Quoted passage>
** START **
Studio album by Winterpills
- Released: 8 November 2005 28 April 2006
- Recorded: February 2005 at Boomerang Ranch, Hadley, Massachusetts 2005 at Sackamusic, Conway, Massachusetts
- Genre: Indie rock
- Length: 38:46
- Label: Signature Sounds
- Producer: José Ayerve, Dave Chalfant

Winterpills chronology
|  | Winterpills (2005) | The Light Divides (2007) |

= Winterpills (album) =

Winterpills is the eponymous debut studio album by the Northampton, Massachusetts indie rock band Winterpills, released on November 8, 2005. The album brought the band some critical and fan acclaim, landing in the Top 100 for both iTunes and Amazon.com and a feature on NPR's Weekend Edition.
** END **
Answer these questions from the Winterpills album text:
(a) Which label issued the album?
(b) Which city is the band from?
(c) On which NPR program did the album receive a feature?
Rely solely on the Winterpills album text given above.

Extracted records>
** START **
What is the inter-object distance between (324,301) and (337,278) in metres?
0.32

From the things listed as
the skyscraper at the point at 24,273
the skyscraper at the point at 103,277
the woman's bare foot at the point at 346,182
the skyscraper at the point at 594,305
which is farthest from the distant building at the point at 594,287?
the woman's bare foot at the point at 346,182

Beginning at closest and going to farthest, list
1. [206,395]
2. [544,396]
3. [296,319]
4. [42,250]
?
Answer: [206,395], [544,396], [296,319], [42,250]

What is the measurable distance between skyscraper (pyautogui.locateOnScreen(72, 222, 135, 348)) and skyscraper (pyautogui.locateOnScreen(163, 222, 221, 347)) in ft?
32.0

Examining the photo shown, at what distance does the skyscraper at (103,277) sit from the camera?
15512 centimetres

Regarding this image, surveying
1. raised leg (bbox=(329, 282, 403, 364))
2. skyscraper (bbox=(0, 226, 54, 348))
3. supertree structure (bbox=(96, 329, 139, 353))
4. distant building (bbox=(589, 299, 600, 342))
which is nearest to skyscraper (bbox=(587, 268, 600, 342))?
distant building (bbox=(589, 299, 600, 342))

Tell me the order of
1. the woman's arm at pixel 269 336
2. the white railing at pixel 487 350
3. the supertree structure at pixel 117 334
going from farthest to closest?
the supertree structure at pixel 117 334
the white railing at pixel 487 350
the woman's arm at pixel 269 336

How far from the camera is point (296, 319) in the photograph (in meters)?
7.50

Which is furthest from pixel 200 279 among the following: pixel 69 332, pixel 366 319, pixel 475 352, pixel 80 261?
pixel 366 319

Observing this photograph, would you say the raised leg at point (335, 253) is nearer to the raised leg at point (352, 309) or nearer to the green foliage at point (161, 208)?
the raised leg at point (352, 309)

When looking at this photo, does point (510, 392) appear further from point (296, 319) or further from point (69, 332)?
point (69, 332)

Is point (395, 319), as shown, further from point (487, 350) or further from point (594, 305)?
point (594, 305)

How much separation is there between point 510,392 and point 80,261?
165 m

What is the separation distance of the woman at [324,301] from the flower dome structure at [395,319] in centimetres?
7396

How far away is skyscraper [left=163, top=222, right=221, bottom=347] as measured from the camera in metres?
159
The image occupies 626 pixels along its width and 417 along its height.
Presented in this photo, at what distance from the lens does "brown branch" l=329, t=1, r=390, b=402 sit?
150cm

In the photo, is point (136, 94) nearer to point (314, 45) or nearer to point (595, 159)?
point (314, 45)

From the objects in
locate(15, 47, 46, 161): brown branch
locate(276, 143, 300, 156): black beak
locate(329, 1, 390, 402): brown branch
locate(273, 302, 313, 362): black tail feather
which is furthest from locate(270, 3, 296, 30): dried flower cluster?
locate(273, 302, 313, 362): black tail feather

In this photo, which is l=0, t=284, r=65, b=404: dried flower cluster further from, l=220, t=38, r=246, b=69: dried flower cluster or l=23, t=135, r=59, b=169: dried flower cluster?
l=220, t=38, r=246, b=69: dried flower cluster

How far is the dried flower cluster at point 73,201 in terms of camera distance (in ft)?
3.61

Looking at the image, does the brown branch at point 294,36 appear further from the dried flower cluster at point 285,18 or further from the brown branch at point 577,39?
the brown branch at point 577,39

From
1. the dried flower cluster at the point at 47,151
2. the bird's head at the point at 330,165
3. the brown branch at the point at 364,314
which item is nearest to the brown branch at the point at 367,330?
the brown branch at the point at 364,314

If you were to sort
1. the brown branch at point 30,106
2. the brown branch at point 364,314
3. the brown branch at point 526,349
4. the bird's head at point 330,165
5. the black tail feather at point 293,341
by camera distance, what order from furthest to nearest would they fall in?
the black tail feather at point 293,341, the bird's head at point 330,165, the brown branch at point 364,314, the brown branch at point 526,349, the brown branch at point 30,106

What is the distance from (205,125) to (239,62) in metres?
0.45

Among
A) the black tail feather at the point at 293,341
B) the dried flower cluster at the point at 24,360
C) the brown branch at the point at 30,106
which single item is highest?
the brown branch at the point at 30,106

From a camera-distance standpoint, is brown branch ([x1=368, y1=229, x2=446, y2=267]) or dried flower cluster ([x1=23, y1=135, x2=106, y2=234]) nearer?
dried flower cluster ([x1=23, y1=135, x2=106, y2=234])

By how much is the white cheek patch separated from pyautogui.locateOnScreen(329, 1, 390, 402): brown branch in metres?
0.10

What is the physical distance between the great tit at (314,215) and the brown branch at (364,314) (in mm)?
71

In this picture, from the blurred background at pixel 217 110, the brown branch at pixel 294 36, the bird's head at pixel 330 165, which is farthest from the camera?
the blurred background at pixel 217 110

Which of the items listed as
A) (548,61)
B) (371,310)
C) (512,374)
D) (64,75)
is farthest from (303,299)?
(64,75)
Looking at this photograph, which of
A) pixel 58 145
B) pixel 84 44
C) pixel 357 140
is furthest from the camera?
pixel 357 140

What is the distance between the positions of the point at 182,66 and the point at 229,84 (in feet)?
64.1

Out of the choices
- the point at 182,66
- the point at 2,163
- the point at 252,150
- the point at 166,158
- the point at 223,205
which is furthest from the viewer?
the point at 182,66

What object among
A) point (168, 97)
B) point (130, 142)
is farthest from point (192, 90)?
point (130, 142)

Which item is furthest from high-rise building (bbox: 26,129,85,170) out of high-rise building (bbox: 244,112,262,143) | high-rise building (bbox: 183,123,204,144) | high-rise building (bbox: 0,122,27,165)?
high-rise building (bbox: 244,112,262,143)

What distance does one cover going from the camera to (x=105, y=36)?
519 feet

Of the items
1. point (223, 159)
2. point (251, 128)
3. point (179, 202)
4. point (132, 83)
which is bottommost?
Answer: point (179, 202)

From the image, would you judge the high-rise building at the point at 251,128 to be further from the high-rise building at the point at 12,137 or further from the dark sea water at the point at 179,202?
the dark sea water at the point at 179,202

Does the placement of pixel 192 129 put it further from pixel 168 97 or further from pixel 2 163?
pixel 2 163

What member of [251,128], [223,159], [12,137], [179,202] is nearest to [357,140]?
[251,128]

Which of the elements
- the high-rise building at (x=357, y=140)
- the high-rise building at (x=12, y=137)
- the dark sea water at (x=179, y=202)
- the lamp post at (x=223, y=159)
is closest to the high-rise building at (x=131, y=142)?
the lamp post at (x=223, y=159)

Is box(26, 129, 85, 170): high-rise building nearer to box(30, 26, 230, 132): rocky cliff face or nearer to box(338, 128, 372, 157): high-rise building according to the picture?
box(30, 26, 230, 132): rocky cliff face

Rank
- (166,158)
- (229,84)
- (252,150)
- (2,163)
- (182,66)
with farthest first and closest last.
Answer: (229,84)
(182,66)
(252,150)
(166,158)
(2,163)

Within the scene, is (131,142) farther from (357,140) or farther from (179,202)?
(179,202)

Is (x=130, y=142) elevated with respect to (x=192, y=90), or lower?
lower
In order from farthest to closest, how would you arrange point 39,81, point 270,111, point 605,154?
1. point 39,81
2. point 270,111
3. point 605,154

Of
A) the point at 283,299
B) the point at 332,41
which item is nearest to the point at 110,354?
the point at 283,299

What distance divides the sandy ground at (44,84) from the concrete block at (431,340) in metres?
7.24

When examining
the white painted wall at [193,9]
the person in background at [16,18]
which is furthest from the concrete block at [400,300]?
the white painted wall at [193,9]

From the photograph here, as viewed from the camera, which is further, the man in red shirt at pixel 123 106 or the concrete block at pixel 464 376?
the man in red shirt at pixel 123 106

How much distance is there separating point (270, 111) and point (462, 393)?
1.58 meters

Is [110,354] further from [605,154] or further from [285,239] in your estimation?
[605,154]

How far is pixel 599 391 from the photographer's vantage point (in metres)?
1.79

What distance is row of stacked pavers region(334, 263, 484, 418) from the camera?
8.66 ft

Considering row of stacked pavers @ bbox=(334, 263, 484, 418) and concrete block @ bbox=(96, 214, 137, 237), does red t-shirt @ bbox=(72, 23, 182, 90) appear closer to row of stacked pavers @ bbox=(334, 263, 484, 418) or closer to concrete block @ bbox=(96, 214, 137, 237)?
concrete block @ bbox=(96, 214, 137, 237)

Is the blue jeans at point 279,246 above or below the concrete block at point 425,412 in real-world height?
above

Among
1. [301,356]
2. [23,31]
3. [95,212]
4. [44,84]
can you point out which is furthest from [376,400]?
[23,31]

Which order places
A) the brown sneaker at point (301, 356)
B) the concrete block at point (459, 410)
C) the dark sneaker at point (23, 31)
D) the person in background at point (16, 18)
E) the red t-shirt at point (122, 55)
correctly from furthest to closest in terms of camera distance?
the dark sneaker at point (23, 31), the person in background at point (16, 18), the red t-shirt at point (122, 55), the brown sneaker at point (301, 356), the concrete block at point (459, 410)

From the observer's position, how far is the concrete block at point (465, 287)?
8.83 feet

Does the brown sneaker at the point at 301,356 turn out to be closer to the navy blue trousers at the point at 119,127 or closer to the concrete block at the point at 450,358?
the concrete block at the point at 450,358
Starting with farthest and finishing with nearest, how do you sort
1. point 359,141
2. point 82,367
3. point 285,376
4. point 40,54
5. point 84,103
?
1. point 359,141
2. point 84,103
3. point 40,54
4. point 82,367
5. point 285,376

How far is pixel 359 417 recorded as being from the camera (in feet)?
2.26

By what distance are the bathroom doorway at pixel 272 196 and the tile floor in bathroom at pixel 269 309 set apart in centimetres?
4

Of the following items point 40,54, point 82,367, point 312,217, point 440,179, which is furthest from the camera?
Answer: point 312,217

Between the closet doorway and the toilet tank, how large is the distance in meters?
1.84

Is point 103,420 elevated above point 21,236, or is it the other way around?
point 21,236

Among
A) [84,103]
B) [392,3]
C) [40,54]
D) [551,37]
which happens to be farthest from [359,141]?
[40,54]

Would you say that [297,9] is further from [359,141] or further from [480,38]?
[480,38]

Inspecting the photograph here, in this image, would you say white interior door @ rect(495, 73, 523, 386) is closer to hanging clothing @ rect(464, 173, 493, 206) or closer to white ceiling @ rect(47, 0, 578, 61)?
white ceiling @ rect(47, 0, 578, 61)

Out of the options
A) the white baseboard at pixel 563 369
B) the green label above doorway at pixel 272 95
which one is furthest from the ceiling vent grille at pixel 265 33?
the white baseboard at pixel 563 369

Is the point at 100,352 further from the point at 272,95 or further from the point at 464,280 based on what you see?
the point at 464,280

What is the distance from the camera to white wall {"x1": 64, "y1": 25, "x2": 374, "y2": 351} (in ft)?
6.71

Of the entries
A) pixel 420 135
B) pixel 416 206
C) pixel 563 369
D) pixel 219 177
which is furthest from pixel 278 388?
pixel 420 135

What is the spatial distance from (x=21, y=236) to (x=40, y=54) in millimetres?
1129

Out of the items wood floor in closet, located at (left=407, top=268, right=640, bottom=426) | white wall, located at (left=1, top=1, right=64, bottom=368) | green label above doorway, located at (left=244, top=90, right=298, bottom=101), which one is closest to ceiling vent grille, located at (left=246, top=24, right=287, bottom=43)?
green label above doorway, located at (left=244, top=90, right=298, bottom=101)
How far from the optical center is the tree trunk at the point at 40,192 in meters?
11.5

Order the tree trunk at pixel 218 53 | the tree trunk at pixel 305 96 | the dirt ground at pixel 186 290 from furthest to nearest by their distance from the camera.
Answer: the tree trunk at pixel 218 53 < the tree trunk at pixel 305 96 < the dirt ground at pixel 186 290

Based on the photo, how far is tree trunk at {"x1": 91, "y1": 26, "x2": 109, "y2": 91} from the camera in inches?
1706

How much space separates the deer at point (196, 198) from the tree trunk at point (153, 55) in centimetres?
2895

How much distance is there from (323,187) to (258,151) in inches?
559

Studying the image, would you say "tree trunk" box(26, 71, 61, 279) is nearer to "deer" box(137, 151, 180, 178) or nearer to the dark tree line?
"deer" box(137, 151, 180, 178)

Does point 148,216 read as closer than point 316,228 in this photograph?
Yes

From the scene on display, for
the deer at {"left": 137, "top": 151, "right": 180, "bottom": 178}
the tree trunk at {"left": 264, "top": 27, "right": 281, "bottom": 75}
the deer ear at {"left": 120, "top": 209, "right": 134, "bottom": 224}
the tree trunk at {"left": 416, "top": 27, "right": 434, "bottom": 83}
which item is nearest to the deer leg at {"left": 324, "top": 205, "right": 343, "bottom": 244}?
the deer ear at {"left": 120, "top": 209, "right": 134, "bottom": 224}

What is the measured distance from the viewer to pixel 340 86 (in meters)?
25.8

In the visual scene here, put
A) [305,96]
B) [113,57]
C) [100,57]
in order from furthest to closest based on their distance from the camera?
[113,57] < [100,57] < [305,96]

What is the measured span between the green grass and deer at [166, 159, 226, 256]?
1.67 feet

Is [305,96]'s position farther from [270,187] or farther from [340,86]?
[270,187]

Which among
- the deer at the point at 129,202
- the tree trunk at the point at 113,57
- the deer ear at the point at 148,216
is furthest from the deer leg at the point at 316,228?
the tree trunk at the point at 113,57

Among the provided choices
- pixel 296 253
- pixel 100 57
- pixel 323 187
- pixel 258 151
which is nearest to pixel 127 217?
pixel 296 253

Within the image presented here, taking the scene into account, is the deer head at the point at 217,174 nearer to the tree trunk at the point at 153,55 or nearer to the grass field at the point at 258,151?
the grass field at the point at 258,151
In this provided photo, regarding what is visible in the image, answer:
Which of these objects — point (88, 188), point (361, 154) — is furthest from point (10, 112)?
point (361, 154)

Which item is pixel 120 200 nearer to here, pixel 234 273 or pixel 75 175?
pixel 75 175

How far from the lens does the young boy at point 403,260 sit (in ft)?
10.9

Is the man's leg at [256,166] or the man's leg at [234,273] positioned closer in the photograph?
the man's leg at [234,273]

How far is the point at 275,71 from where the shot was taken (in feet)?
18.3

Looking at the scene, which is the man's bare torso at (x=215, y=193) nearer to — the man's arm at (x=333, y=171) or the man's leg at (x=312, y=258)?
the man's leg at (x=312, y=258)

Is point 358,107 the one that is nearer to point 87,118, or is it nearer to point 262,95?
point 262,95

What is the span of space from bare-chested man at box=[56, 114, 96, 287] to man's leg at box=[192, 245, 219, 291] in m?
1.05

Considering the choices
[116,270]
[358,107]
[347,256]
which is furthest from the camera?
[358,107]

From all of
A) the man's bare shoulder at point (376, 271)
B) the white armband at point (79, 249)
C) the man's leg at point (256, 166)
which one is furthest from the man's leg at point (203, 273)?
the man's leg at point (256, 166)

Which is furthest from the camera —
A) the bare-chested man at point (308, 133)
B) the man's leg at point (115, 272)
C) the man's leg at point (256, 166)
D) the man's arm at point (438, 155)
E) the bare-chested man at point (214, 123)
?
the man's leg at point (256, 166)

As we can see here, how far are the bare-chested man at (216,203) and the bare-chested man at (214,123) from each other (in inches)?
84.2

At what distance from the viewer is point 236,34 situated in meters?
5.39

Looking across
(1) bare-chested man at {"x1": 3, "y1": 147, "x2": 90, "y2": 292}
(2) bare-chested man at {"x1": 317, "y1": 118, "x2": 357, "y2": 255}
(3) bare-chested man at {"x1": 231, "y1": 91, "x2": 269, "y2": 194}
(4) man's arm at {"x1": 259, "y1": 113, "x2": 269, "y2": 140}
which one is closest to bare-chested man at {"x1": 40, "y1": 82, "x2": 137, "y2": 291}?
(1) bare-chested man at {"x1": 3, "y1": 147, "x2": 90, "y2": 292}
** END **
Task answer>
(a) Signature Sounds
(b) Northampton, Massachusetts
(c) Weekend Edition